- Given task
Return the data below verbatim, keeping every line unchanged and in its original order.

BEGIN

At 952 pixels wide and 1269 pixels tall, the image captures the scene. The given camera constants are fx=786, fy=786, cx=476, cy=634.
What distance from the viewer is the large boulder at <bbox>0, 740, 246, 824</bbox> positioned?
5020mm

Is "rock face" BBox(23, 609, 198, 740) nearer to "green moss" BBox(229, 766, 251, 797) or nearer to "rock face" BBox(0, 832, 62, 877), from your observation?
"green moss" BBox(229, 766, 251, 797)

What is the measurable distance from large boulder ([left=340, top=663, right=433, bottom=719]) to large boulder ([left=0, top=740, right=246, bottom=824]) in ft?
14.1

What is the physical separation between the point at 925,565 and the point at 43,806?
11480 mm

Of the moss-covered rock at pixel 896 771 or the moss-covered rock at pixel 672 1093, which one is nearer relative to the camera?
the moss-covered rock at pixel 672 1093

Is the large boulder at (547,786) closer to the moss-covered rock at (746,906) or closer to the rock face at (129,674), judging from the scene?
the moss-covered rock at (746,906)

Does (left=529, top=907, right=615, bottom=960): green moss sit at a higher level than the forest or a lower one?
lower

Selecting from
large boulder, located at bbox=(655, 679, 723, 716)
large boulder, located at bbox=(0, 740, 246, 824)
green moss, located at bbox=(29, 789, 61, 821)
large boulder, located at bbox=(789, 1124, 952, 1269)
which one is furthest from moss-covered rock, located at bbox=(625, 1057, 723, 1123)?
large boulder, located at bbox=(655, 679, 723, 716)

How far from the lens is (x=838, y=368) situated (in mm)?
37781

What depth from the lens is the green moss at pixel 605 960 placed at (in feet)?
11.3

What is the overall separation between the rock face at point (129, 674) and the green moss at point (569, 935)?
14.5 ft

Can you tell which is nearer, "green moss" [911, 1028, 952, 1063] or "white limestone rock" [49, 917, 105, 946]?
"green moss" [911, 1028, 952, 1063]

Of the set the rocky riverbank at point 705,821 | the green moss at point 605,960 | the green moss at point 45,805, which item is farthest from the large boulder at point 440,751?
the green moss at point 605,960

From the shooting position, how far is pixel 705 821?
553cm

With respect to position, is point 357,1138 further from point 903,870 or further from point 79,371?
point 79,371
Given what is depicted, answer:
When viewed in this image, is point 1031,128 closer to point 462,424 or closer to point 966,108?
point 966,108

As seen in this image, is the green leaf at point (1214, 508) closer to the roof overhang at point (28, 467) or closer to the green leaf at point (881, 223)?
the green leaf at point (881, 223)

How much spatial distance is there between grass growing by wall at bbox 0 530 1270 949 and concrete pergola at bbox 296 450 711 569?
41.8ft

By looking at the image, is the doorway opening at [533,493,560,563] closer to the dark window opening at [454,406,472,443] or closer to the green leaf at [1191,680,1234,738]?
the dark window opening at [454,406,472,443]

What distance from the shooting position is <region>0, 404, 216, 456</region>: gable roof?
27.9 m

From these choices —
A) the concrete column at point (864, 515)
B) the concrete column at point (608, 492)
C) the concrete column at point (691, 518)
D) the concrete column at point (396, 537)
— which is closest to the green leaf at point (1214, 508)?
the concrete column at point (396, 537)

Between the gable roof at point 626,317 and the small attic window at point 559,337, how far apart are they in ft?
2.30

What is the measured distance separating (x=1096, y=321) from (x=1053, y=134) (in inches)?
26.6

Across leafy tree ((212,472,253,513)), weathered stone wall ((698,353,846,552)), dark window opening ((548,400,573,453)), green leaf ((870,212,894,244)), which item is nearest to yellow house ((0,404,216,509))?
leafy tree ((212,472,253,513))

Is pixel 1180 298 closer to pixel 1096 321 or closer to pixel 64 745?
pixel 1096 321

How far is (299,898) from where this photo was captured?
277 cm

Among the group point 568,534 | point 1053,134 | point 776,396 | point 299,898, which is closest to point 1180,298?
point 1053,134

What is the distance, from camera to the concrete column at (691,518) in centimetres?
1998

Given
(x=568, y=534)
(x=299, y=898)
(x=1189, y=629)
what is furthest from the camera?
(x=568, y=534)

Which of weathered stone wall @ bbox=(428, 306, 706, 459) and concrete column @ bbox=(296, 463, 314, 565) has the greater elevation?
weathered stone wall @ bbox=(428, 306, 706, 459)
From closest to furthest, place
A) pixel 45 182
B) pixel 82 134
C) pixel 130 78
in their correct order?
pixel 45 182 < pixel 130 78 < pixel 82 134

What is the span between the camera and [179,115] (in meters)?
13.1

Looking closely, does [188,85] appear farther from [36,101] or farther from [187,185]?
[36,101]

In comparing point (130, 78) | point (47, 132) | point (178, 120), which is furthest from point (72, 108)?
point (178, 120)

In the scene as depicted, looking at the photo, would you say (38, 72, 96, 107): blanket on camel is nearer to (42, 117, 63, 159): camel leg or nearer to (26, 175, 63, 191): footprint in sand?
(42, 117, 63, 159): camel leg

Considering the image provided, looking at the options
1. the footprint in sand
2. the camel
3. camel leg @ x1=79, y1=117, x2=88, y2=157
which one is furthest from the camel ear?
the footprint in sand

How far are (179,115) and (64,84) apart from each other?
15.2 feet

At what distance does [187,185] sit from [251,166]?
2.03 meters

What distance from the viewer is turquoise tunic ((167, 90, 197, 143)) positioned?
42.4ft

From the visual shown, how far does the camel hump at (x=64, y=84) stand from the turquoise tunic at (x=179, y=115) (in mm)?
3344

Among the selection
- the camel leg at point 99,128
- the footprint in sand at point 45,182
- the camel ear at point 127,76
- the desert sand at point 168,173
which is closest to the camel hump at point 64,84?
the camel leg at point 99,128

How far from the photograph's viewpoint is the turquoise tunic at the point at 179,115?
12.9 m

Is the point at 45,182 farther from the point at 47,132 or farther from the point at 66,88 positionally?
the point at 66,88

END

- Expected answer
At 952 pixels wide and 1269 pixels tall, the image captures the scene. The given camera constants are fx=786, fy=786, cx=476, cy=634.
What distance from the viewer is the large boulder at <bbox>0, 740, 246, 824</bbox> positioned?
5020mm

Is "rock face" BBox(23, 609, 198, 740) nearer to "green moss" BBox(229, 766, 251, 797) or nearer to "rock face" BBox(0, 832, 62, 877), from your observation?
"green moss" BBox(229, 766, 251, 797)

What is the measurable distance from large boulder ([left=340, top=663, right=433, bottom=719]) to large boulder ([left=0, top=740, right=246, bottom=824]) in ft?
14.1

What is the physical separation between the point at 925,565 and the point at 43,806?
11480 mm

Of the moss-covered rock at pixel 896 771 or the moss-covered rock at pixel 672 1093, which one is nearer relative to the camera?
the moss-covered rock at pixel 672 1093

Is the large boulder at (547,786) closer to the moss-covered rock at (746,906) or closer to the rock face at (129,674), judging from the scene?
the moss-covered rock at (746,906)

Does (left=529, top=907, right=615, bottom=960): green moss sit at a higher level than the forest or a lower one?
lower

Selecting from
large boulder, located at bbox=(655, 679, 723, 716)
large boulder, located at bbox=(0, 740, 246, 824)
green moss, located at bbox=(29, 789, 61, 821)
large boulder, located at bbox=(789, 1124, 952, 1269)
which one is furthest from moss-covered rock, located at bbox=(625, 1057, 723, 1123)?
large boulder, located at bbox=(655, 679, 723, 716)

How far from the lens is (x=838, y=368) situated (in mm)?
37781

What depth from the lens is the green moss at pixel 605 960 placed at (in feet)?
11.3

What is the overall separation between the rock face at point (129, 674) and the green moss at point (569, 935)?
14.5 ft

Can you tell which is nearer, "green moss" [911, 1028, 952, 1063] or "white limestone rock" [49, 917, 105, 946]?
"green moss" [911, 1028, 952, 1063]

Of the set the rocky riverbank at point 705,821 | the green moss at point 605,960 | the green moss at point 45,805, which item is farthest from the large boulder at point 440,751?
the green moss at point 605,960

From the shooting position, how far is pixel 705 821?
553cm

With respect to position, is point 357,1138 further from point 903,870 or further from point 79,371?
point 79,371
Given what is depicted, answer:
When viewed in this image, is point 1031,128 closer to point 462,424 or closer to point 966,108?
point 966,108

As seen in this image, is the green leaf at point (1214, 508) closer to the roof overhang at point (28, 467) or closer to the green leaf at point (881, 223)?
the green leaf at point (881, 223)

How much spatial distance is there between grass growing by wall at bbox 0 530 1270 949 and concrete pergola at bbox 296 450 711 569?
41.8ft

By looking at the image, is the doorway opening at [533,493,560,563] closer to the dark window opening at [454,406,472,443] or closer to the green leaf at [1191,680,1234,738]?
the dark window opening at [454,406,472,443]

What distance from the shooting position is <region>0, 404, 216, 456</region>: gable roof?
27.9 m

From these choices —
A) the concrete column at point (864, 515)
B) the concrete column at point (608, 492)
C) the concrete column at point (691, 518)
D) the concrete column at point (396, 537)
— which is closest to the green leaf at point (1214, 508)?
the concrete column at point (396, 537)

Between the gable roof at point 626,317 and the small attic window at point 559,337, how far apart are they in ft?
2.30

What is the measured distance separating (x=1096, y=321) from (x=1053, y=134) (in inches)?
26.6

Across leafy tree ((212,472,253,513)), weathered stone wall ((698,353,846,552)), dark window opening ((548,400,573,453)), green leaf ((870,212,894,244)), which item is nearest to yellow house ((0,404,216,509))?
leafy tree ((212,472,253,513))

Is pixel 1180 298 closer to pixel 1096 321 or closer to pixel 64 745?
pixel 1096 321

How far is (299,898) from where this photo was captured?
277 cm

Among the group point 568,534 | point 1053,134 | point 776,396 | point 299,898, which is closest to point 1180,298?
point 1053,134

What is the distance, from camera to the concrete column at (691,518) in centimetres?
1998

Given
(x=568, y=534)
(x=299, y=898)
(x=1189, y=629)
what is furthest from the camera?
(x=568, y=534)

Which of weathered stone wall @ bbox=(428, 306, 706, 459) and concrete column @ bbox=(296, 463, 314, 565) has the greater elevation?
weathered stone wall @ bbox=(428, 306, 706, 459)
From closest to furthest, place
A) pixel 45 182
B) pixel 82 134
C) pixel 130 78
in their correct order?
pixel 45 182 < pixel 130 78 < pixel 82 134

What is the span between the camera and [179,115] (in meters)?
13.1

Looking closely, does [188,85] appear farther from [36,101] or farther from [187,185]?
[36,101]

In comparing point (130, 78) | point (47, 132) | point (178, 120), which is furthest from point (72, 108)?
point (178, 120)

In the scene as depicted, looking at the photo, would you say (38, 72, 96, 107): blanket on camel is nearer to (42, 117, 63, 159): camel leg or nearer to (26, 175, 63, 191): footprint in sand?
(42, 117, 63, 159): camel leg

Considering the image provided, looking at the options
1. the footprint in sand
2. the camel
3. camel leg @ x1=79, y1=117, x2=88, y2=157
which one is furthest from the camel ear?
the footprint in sand

How far are (179,115) and (64,84) apart from each other?
15.2 feet

At what distance does [187,185] sit from [251,166]?
2.03 meters

What distance from the viewer is turquoise tunic ((167, 90, 197, 143)) positioned?
42.4ft

From the visual shown, how far does the camel hump at (x=64, y=84) stand from the turquoise tunic at (x=179, y=115) (in mm)?
3344

Among the selection
- the camel leg at point 99,128
- the footprint in sand at point 45,182
- the camel ear at point 127,76
- the desert sand at point 168,173
which is closest to the camel hump at point 64,84?
the camel leg at point 99,128

How far from the photograph's viewpoint is the turquoise tunic at the point at 179,115?
12.9 m

Is the point at 45,182 farther from the point at 47,132 or farther from the point at 66,88 positionally?
the point at 66,88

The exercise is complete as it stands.